As always, I love finding references in films. Jhoom Barabar Jhoom was in so many ways paying a tribute to our mad Hindi cinema. I counted references to Sholay, Qurbani, Don, and Aradhana. At one point, Rikki and Alvira along with their partners Laila and Satvinder, go to the South Hall dance competition and they try to make each other jealous by canoodling with each other. I was instantly reminded of Kabhi Alvida Naa Kehna when Maya (Rani Mukerji) and Dev (Shah Rukh Khan) go to watch the ballet performance along with Rishi (Abhishek Bachchan) and Rhea (Preity Zinta), and make each other jealous, especially Dev who could not withstand Rishi touching Maya. What was fascinating was this time Rishi and Rhea of that film are played by the same characters in Jhoom Barabar Jhoom. In another scene, the film pays a tribute to one of the most famous characters known for playing the villain's sidekick—Actor Sudhir—just like Zoya Akhtar did to Mac Mohan in Luck By Chance. Actor Sudhir is dressed in a hybrid of Elvis Presley and Rishi Kapoor's style. Qalandar makes such a fabulous point about Sudhir. He says, "The culmination of this everyday oddness is the dance competition, presided over by veteran character actor and villain sidekick Sudhir (known to and beloved by at least two generations of Hindi film-viewers as just that, and wholly independent of whatever any character he played was called). Sudhir spent his career in the shadows of more famous actors, and it is fitting that he and not Amitabh Bachchan, who opens and closes the film should take center stage here, in perhaps the only film featuring both of them where he has a speaking part and the Big B, none, fitting that Sudhir's dance competition determine which of these lives lived in the shadows of the Princess Dianas of the world will be acknowledged on a Southall-wide basis." Not only this, but the film also in a way takes us to a reverse dream sequence as if making a point about our fascination for foreign settings. The entire film is set in London, and when the song Bol Na Halke Halke comes, we are in India. If it had been any other film, we would be seeing the exact opposite, a film set in India with the dream sequence shot abroad. And, what is with Yashraj's heroines not liking Indian men? Alvira prays to God to not marry her to a kale kaloota as she liked white men. Remember Meera and Sir Jesus in Jab Tak Hai Jaan? 

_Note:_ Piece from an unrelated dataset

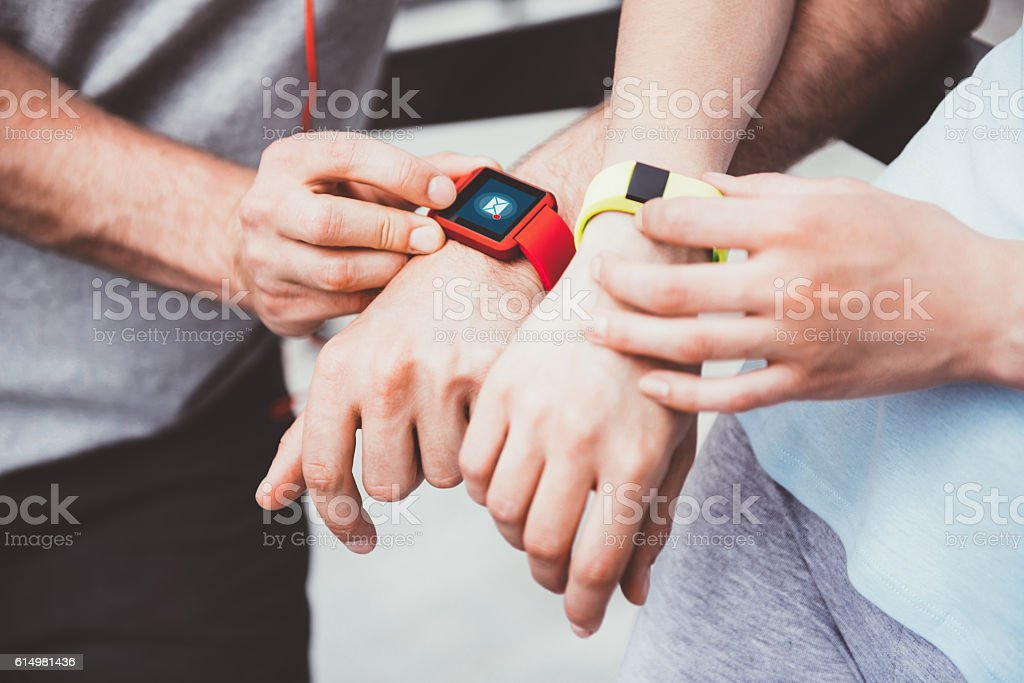 Athletic people sharing workout data from their smartwatches. stock photo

The cast of hit BBC TV show, The Kumars at No. 42, make an appearance. So many years later, Kapil Sharma's Comedy Nights, a derivative of that show is scorching the TRPs in India.

The funny subtitle(s) for the week:

Teri Hamesha Phatati Kyun Hai

O billoni, billoni, billoni, hath maar de taaliyaan

Interesting credits

Story Development by Anurag Kashyap and Tigmanshu Dhulia

The character of Huffy Bhai is a tribute to Khan Sahab

Jhoom Barabar Jhoom is not a flawless film, it is slow and sometimes, tests our patience, but it is a mad, mad film. It is all in the details, it says, and it delivers on that front. I am not really sure even if I understood the movie's depth in its entirety. If nothing else, the song Bol Na Halke Halke with its gorgeous camerawork is worth the price of the ticket. I know I am eagerly waiting for Shaad Ali's next  Kill Dil.

More later.

Dialogue of the day:
"Chhoti chhoti cheezon me hi to bada lutf hota hai."